布を丁寧に開くと、シャロンと生写しの絵が姿を現した。
被写体のシャロンが美しいのはもちろんだろうが、カリンが想いを込めて描いたからこその透き通るような輝きが、その絵には宿っていた。
「似てないと思うんですが、もし不要であれば屋敷に持ち帰ります」
「いや!」
シャロンの言葉をルアージュは力強く否定した。
「ありがたく頂くよ。カリンには僕からお礼の手紙を書いておくから」
「?」
似てなくても受け取ってくれたなんて。
心の広い方だな~。
シャロンはルアージュが再び布に包んだ絵を宝物のように胸に抱える姿を不思議そうに見ていた。
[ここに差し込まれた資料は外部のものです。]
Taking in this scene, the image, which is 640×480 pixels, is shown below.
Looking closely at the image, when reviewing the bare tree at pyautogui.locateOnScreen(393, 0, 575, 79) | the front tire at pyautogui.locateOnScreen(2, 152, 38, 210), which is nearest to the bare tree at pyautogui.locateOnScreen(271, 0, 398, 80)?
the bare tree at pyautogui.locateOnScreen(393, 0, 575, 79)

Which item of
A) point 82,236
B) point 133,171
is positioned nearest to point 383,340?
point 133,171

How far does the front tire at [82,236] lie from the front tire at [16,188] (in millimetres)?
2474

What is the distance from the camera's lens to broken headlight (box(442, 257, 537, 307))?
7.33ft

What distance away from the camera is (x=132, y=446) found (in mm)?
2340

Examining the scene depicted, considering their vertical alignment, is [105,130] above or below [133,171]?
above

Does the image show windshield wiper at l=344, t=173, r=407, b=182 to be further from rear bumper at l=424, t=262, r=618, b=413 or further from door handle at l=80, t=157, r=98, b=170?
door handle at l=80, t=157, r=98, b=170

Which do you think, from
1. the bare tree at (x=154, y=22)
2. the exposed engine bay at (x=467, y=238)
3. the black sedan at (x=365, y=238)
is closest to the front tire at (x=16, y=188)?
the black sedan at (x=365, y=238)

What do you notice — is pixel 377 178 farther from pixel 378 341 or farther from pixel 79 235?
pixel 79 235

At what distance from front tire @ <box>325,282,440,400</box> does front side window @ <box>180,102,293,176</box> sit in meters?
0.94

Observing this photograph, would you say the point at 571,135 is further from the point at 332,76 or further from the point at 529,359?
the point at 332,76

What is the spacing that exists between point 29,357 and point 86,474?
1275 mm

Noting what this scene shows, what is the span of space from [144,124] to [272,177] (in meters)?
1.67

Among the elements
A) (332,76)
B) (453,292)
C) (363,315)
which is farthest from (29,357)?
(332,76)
王宮に帰宅したルアージュは、さっそく私室の壁にシャロンの肖像画を飾った。
「うん、いい。とてもいい!」
ルアージュの声が弾む。
「本当にいい絵だ。将来カリンを宮廷画家として召し抱えよう」
ルアージュはいつまでも、こちらを見て微笑んでいる絵の中のシャロンを幸せそうに眺めていた。